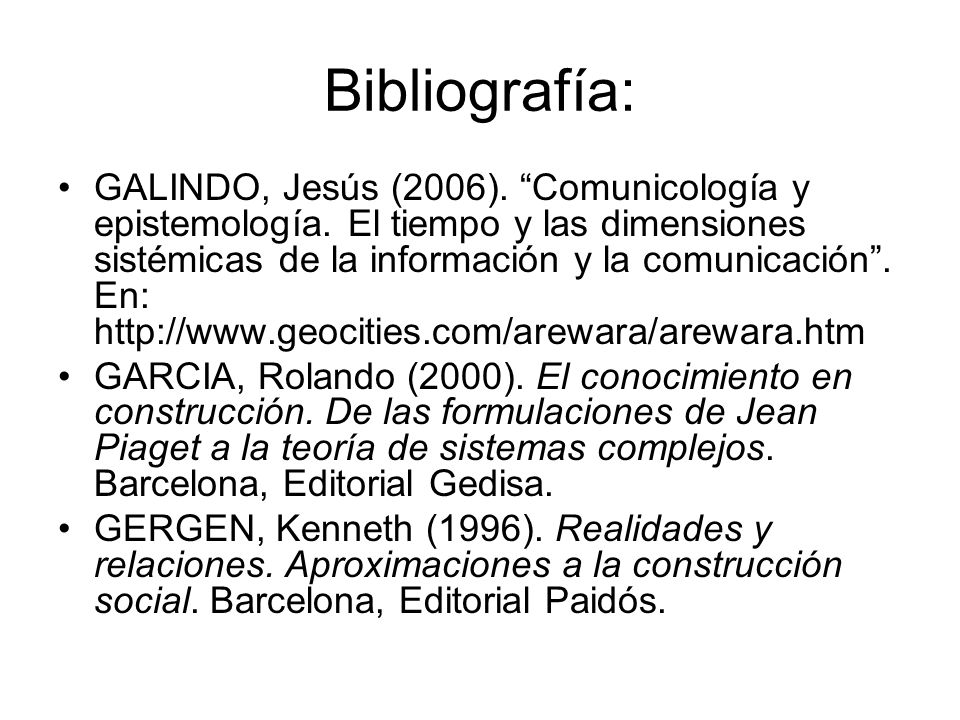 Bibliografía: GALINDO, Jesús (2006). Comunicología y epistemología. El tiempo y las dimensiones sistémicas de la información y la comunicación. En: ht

==

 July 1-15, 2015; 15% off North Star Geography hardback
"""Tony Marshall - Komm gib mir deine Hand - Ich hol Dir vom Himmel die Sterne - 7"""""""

* * *

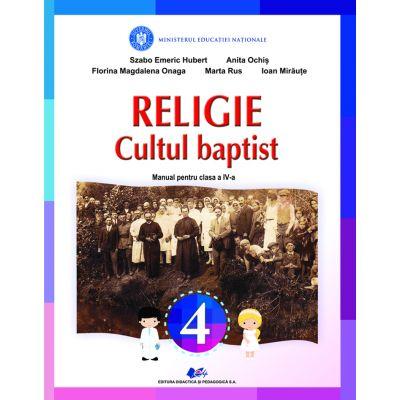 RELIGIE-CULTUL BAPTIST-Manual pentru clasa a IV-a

> **WORK TO BE COMPLETED**
Within the material above, copy exactly the lines from the line that holds "July 1-15, 2015;" up to and including the line that holds "Marshall - Komm".

> **EXERCISE ANSWER**
 July 1-15, 2015; 15% off North Star Geography hardback
"""Tony Marshall - Komm gib mir deine Hand - Ich hol Dir vom Himmel die Sterne - 7"""""""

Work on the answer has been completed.